> _Task statement_
The response should be a precise copy of every entry.

> _Data records_
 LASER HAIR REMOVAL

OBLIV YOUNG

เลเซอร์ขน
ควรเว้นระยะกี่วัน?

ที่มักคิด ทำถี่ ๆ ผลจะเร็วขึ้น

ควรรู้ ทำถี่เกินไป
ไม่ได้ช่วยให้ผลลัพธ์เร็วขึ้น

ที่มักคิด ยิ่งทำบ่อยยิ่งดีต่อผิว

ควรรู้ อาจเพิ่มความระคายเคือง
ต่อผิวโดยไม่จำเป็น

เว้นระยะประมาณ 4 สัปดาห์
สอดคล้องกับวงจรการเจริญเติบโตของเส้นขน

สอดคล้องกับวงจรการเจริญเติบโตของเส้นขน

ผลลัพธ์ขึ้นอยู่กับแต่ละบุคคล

> _Exercise solution_
 LASER HAIR REMOVAL

OBLIV YOUNG

เลเซอร์ขน
ควรเว้นระยะกี่วัน?

ที่มักคิด ทำถี่ ๆ ผลจะเร็วขึ้น

ควรรู้ ทำถี่เกินไป
ไม่ได้ช่วยให้ผลลัพธ์เร็วขึ้น

ที่มักคิด ยิ่งทำบ่อยยิ่งดีต่อผิว

ควรรู้ อาจเพิ่มความระคายเคือง
ต่อผิวโดยไม่จำเป็น

เว้นระยะประมาณ 4 สัปดาห์
สอดคล้องกับวงจรการเจริญเติบโตของเส้นขน

สอดคล้องกับวงจรการเจริญเติบโตของเส้นขน

ผลลัพธ์ขึ้นอยู่กับแต่ละบุคคล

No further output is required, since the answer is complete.